秋冬野菜の作付けプラン うねに順番をつけるだけ

🗨️「どのうねに何を植えたらいいのか、毎年ノリで決めてる」

🗨️「畑が狭いから、そんなに種類は作れない」

🗨️「連作障害が怖くて、結局いつも同じ配置になる」

どうも、8150(えいこう)です🌱 家庭菜園歴8年、理科の教員免許を持っていて、有機・無農薬で野菜を育てています。

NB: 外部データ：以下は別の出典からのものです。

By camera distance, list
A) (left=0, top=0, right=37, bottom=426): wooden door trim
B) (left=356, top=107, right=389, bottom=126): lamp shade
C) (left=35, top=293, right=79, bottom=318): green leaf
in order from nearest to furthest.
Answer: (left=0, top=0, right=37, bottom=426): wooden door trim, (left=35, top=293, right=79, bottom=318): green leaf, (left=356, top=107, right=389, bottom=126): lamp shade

前回は「夏野菜の店じまい」で、抜く順番と土のリセットの話をしました。今回はその続き、何をどこに植えるかを1枚の紙にまとめる話です。

先に、いちばん大事なことを言っておきますね。

作付けプランって「何を植えるか」の話じゃなくて、「どのうねから手をつけるか」の話なんです。

ここが決まっていないと、行き当たりばったりになってしまい、『どうしよう!間に合わない😢』となってしまいます。

この記事では、紙1枚でできるプランの立て方と、小さい畑でも10品目つくる方法をお話しします。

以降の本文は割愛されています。